More than 200 residents thrown from their homes at the municipal dump site in Meanchey district ensconced themselves outside City Hall Monday afternoon, threatening to remain until the municipality gives them a place to live.
The protest began after district and military police launched a second operation to destroy hundreds of cardboard and plastic homes and remove dwellers who live and work scavenging among the mounds of garbage.
Shortly after the July 27 general elections, scores of police officers clad in riot gear and armed with assault rifles launched the first operation to remove the shanty town set up by scavengers residing at the dump. Residents accused the authorities of being heavy-handed, and said they torched several homes.
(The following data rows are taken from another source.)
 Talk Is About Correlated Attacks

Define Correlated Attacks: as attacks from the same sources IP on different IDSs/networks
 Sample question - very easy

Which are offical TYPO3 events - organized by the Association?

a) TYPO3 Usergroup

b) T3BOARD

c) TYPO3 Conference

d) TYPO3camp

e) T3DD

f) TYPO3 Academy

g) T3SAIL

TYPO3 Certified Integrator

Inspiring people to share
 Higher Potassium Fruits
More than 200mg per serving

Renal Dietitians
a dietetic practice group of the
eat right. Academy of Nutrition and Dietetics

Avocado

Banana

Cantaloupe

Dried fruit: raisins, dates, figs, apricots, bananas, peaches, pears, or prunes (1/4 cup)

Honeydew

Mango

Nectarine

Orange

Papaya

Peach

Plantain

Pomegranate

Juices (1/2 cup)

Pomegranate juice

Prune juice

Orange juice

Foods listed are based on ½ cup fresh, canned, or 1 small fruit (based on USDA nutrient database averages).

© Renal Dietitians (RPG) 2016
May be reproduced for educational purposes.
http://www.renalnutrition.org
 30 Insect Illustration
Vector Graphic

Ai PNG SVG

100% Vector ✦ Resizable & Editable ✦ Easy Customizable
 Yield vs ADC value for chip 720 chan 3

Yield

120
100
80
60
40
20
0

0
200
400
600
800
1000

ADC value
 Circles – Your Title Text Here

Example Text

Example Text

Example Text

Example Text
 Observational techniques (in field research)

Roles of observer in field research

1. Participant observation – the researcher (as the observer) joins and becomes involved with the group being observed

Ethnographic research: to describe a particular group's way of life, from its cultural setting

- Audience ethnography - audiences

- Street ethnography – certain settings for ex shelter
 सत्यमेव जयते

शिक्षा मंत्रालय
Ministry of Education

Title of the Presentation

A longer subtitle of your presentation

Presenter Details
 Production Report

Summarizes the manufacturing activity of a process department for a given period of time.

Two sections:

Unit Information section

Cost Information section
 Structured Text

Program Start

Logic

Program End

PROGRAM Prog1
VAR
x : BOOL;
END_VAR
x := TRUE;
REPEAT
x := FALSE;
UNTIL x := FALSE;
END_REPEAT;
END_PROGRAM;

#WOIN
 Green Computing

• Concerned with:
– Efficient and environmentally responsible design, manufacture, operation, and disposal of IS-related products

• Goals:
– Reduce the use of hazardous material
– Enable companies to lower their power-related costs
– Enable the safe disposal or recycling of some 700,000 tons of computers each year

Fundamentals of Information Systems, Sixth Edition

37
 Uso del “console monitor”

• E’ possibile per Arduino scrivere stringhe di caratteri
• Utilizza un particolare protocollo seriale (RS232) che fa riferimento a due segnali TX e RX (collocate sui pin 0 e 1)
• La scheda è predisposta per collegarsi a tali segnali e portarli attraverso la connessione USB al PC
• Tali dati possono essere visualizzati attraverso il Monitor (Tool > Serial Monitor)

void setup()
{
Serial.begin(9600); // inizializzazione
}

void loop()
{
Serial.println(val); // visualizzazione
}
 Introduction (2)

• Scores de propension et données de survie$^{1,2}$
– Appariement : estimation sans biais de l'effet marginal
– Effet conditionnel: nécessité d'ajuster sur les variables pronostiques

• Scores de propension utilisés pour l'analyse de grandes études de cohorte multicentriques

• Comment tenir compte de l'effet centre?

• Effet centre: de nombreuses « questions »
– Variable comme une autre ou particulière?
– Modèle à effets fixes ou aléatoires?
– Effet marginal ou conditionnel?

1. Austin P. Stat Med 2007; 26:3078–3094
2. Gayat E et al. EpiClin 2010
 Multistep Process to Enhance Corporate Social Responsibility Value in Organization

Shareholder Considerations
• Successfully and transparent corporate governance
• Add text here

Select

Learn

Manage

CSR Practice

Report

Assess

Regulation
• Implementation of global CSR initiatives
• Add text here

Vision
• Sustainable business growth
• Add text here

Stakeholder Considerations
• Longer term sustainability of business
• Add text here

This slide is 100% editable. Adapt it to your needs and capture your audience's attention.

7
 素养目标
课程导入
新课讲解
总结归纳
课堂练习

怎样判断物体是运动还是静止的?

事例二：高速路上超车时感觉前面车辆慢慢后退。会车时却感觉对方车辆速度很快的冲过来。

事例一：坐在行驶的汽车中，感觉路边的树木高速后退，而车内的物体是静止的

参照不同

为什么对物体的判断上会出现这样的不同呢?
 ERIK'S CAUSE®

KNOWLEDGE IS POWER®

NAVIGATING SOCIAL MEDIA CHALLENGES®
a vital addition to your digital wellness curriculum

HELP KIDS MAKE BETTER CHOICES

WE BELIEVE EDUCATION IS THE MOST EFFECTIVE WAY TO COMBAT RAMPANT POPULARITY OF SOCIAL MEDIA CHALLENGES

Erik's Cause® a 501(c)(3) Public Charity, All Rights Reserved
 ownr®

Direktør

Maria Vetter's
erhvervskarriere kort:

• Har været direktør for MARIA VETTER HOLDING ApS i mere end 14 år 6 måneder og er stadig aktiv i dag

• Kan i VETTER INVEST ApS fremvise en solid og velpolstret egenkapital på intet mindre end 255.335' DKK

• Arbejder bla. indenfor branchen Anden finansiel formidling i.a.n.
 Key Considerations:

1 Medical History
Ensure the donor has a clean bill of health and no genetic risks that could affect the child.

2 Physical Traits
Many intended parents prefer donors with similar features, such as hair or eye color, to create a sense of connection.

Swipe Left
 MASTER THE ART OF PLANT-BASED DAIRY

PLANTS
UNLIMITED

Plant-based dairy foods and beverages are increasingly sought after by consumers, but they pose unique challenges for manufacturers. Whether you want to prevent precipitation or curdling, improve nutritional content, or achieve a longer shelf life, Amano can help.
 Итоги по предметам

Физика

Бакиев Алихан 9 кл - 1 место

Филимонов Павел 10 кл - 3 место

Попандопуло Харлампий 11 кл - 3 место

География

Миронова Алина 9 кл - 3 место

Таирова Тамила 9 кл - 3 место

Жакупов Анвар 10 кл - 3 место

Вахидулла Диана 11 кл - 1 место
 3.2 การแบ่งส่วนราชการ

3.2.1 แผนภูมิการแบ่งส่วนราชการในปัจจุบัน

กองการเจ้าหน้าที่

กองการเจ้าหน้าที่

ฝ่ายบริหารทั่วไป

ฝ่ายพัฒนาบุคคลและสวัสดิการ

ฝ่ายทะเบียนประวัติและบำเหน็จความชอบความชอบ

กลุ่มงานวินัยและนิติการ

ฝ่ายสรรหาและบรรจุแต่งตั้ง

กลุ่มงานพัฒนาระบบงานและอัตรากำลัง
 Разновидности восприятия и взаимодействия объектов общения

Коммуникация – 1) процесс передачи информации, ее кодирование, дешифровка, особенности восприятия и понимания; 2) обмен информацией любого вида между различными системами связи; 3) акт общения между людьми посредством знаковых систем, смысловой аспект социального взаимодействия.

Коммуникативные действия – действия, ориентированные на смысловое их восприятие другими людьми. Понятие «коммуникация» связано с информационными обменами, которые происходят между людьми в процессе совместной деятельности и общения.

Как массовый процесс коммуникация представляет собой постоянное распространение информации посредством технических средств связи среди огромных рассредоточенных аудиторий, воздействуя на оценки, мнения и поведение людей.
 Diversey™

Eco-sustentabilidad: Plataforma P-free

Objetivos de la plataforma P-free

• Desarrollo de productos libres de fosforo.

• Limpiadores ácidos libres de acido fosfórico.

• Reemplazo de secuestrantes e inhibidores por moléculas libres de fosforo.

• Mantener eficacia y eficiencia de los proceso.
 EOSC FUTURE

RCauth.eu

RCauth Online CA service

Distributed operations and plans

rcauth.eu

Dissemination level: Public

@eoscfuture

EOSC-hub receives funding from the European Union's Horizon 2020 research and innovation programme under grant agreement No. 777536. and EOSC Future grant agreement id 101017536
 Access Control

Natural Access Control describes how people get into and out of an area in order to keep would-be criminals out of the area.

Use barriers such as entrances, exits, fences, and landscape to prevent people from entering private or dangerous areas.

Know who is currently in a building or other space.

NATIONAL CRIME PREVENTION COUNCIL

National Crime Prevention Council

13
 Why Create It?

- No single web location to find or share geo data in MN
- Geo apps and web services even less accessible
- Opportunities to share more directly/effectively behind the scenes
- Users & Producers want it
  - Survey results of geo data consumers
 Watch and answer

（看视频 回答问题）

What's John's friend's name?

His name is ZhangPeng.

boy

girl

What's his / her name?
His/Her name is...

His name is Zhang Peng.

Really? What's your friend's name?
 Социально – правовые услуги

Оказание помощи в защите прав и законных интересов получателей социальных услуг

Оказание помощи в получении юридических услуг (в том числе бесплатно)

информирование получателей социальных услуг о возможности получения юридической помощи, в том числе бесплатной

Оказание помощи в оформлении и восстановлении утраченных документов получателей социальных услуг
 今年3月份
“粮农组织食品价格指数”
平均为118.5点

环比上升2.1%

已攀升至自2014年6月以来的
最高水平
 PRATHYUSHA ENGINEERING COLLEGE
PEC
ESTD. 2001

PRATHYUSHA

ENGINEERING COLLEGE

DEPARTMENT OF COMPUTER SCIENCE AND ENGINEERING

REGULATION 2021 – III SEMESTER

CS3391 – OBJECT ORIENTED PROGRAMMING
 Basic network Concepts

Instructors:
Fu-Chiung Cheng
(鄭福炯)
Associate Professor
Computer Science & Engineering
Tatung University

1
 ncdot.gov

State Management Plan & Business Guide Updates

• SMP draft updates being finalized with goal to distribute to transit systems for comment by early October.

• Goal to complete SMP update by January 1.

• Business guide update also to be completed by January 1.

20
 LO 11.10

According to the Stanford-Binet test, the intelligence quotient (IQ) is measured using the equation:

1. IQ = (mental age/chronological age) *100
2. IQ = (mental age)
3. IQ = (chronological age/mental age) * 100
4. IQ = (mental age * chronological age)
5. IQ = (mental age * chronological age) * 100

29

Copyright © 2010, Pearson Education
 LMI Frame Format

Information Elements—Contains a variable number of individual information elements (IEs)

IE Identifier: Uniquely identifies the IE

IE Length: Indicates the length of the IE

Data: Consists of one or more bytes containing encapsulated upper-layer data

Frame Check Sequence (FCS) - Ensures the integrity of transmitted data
“I want the Municipal Governor [Kep Chuktema] to find a resolution for the poorest people living on a small road located close to the Stung Meanchey disposal site,” said Ly Da, a scrap scavenger and laborer, outside City Hall. “I and the other people will stay at the municipality until the governor finds a resolution,” she said. “We will stay even if there is intervention from police to break us up.”
Ly Da said more than 40 police officers descended on the dump Monday morning, dismantling hundreds of cardboard and bamboo houses that had been rebuilt after the first police operation. The police loaded the residents’ building materials and personal property on the back of trucks. She said residents do not know where the trucks went.
Ly Da and others at the protest said, some 150 families lived at the dump site. “I hope the governor will find proper accommodation for me and the other people,” said Porn Thorn, 42, a waste-picker who said he has lived at the dump for three years.
City officials were in a meeting late Monday and could not be reached for comment. Ly Da, however, said Municipal Cabinet Chief Mann Chhoeun had told them that Kep Chuktema would speak to them after the meeting.
Earlier Monday, Phnom Penh municipal officials attended a seminar organized by the Japanese International Cooperation Agency on a draft master plan for solid waste management. Seminar participants were told of the need for a waste management plan in Phnom Penh, as the city’s population and waste is expected to increase sharply in the near future.
Between now and 2015, Phnom Penh’s population will increase from 1.2 million to 1.7 million, said Junji Anai, technical manager for JICA’s environmental consultant division. Meanwhile, the city’s current waste output of 667 tons per day is expected to increase to 1,291 tons per day, according to JICA estimates.
According to JICA, the Stung Meanchey dump site, which is closed to human habitation, should be shut down and a new, purpose-built dump constructed in Dangkao district.